_Short task_
Your copy of the material must match it exactly, except that pictures are dropped.

◆ ◆ ◆ ◆ ◆ ◆ ◆

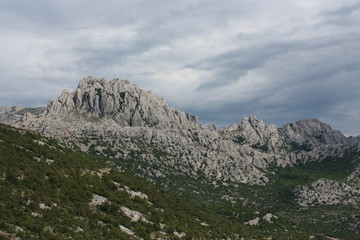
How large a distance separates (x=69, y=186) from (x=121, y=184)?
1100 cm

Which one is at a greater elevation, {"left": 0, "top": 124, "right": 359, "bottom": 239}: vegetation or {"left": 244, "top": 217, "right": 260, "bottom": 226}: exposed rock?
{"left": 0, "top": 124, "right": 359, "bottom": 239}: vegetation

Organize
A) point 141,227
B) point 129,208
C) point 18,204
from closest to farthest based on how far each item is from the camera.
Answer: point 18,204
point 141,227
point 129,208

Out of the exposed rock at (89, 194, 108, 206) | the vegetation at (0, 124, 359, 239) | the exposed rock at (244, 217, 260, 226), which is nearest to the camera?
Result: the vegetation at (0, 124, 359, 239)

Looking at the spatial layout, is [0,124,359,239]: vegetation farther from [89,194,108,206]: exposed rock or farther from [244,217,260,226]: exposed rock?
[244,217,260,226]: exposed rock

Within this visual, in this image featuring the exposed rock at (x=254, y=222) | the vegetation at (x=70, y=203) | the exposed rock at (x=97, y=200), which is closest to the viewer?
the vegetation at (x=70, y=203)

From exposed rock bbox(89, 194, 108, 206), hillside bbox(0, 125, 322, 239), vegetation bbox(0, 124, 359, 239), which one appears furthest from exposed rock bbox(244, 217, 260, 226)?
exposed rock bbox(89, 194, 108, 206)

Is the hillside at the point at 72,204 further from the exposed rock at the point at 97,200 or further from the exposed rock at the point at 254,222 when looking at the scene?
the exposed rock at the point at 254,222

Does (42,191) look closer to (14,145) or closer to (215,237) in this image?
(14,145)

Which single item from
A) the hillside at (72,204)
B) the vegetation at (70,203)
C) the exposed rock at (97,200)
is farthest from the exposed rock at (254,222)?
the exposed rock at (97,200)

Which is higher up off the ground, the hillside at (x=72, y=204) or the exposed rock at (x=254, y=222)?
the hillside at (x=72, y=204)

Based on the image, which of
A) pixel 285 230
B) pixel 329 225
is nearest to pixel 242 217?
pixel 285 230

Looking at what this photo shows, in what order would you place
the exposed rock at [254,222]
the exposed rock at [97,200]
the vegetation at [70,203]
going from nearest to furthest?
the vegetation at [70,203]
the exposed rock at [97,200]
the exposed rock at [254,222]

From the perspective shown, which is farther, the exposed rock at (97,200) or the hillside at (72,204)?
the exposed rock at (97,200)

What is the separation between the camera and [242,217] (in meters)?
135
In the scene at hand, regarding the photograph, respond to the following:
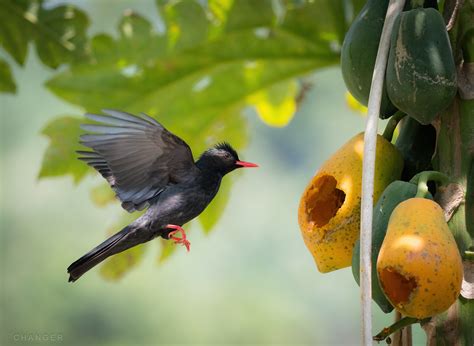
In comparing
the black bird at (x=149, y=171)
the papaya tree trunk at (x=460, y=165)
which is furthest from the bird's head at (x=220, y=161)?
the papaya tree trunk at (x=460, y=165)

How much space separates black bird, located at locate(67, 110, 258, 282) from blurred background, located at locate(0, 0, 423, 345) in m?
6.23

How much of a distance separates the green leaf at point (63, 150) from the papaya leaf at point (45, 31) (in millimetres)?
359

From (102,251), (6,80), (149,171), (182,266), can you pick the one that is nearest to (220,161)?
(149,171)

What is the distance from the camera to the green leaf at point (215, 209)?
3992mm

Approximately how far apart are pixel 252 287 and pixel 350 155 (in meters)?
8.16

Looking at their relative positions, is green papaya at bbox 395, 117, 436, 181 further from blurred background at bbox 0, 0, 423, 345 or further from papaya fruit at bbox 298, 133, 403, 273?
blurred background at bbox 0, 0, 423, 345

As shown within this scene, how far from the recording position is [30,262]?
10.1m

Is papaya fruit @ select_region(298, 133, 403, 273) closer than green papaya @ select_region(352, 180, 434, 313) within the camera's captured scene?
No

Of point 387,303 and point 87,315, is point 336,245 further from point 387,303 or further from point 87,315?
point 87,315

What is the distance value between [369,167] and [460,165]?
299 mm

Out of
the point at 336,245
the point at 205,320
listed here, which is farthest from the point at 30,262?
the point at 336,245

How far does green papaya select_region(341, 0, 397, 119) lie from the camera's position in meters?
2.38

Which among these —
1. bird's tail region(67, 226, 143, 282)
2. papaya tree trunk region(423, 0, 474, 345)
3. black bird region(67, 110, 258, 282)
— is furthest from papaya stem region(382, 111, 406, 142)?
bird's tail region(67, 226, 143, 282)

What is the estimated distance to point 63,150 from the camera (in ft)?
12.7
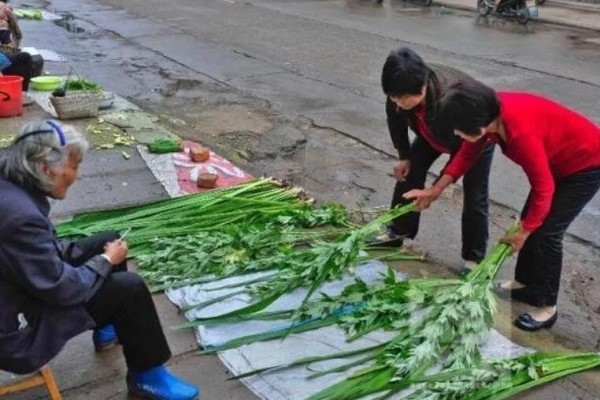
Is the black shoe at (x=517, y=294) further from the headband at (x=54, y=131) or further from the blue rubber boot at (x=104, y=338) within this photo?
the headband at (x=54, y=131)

◆ ◆ ◆ ◆ ◆ ◆ ◆

_Answer to the exercise_
How large a distance separates (x=69, y=186) from (x=121, y=184)?
1100 cm

Which one is at a greater elevation, {"left": 0, "top": 124, "right": 359, "bottom": 239}: vegetation or {"left": 244, "top": 217, "right": 260, "bottom": 226}: exposed rock?
{"left": 0, "top": 124, "right": 359, "bottom": 239}: vegetation

Organize
A) point 141,227
B) point 129,208
C) point 18,204
from closest to farthest based on how far each item is from the camera.
Answer: point 18,204
point 141,227
point 129,208

Out of the exposed rock at (89, 194, 108, 206) | the vegetation at (0, 124, 359, 239) | the exposed rock at (244, 217, 260, 226), which is nearest to the camera?
Result: the vegetation at (0, 124, 359, 239)

Looking at the spatial layout, is [0,124,359,239]: vegetation farther from [89,194,108,206]: exposed rock or farther from [244,217,260,226]: exposed rock?
[244,217,260,226]: exposed rock

Within this visual, in this image featuring the exposed rock at (x=254, y=222) | the vegetation at (x=70, y=203) | the exposed rock at (x=97, y=200), which is closest to the viewer?
the vegetation at (x=70, y=203)

From exposed rock bbox(89, 194, 108, 206), hillside bbox(0, 125, 322, 239), vegetation bbox(0, 124, 359, 239), which one appears furthest from exposed rock bbox(244, 217, 260, 226)?
exposed rock bbox(89, 194, 108, 206)

Is the hillside at the point at 72,204 further from the exposed rock at the point at 97,200 or further from the exposed rock at the point at 254,222 when looking at the scene?
the exposed rock at the point at 254,222

Does (42,191) look closer to (14,145) or closer to (215,237) in this image?
(14,145)

Which single item from
A) the hillside at (72,204)
B) the vegetation at (70,203)
C) the exposed rock at (97,200)
is farthest from the exposed rock at (254,222)?
the exposed rock at (97,200)

Which is higher up off the ground, the hillside at (x=72, y=204) or the exposed rock at (x=254, y=222)?
the hillside at (x=72, y=204)

Based on the image, which of
A) pixel 285 230
B) pixel 329 225
is nearest to pixel 242 217?
pixel 285 230

Looking at what this photo shows, in what order would you place
the exposed rock at [254,222]
the exposed rock at [97,200]
the vegetation at [70,203]
going from nearest to furthest?
the vegetation at [70,203]
the exposed rock at [97,200]
the exposed rock at [254,222]

From the perspective shown, which is farther, the exposed rock at (97,200) or the hillside at (72,204)?
the exposed rock at (97,200)

What is the separation between the camera and [242,217] (in meters)?
135
In the scene at hand, regarding the photograph, respond to the following:
In comparing
the black bird at (x=149, y=171)
the papaya tree trunk at (x=460, y=165)
which is furthest from the bird's head at (x=220, y=161)?
the papaya tree trunk at (x=460, y=165)

How much space separates black bird, located at locate(67, 110, 258, 282) from blurred background, located at locate(0, 0, 423, 345) in m?
6.23

How much of a distance separates the green leaf at point (63, 150) from the papaya leaf at point (45, 31) (in millimetres)?
359

From (102,251), (6,80), (149,171), (182,266), can you pick the one that is nearest to (220,161)?
(149,171)

What is the distance from the camera to the green leaf at point (215, 209)?
3992mm

Approximately how far apart are pixel 252 287 and pixel 350 155 (in meters)?
8.16

Looking at their relative positions, is green papaya at bbox 395, 117, 436, 181 further from blurred background at bbox 0, 0, 423, 345 or further from papaya fruit at bbox 298, 133, 403, 273?
blurred background at bbox 0, 0, 423, 345

As shown within this scene, how far from the recording position is [30,262]?
10.1m

Is papaya fruit @ select_region(298, 133, 403, 273) closer than green papaya @ select_region(352, 180, 434, 313) within the camera's captured scene?
No

Of point 387,303 and point 87,315, is point 336,245 further from point 387,303 or further from point 87,315?
point 87,315

What is the distance value between [369,167] and [460,165]?
299 mm

Out of
the point at 336,245
the point at 205,320
listed here, which is farthest from the point at 30,262?
the point at 336,245

How far does green papaya select_region(341, 0, 397, 119) lie from the camera's position in meters?
2.38

Which among these —
1. bird's tail region(67, 226, 143, 282)
2. papaya tree trunk region(423, 0, 474, 345)
3. black bird region(67, 110, 258, 282)
— is furthest from papaya stem region(382, 111, 406, 142)?
bird's tail region(67, 226, 143, 282)

What is the estimated distance to point 63,150 from the camera (in ft)?
12.7
Is the black shoe at (x=517, y=294) further from the headband at (x=54, y=131) or further from the blue rubber boot at (x=104, y=338) within this photo?
the headband at (x=54, y=131)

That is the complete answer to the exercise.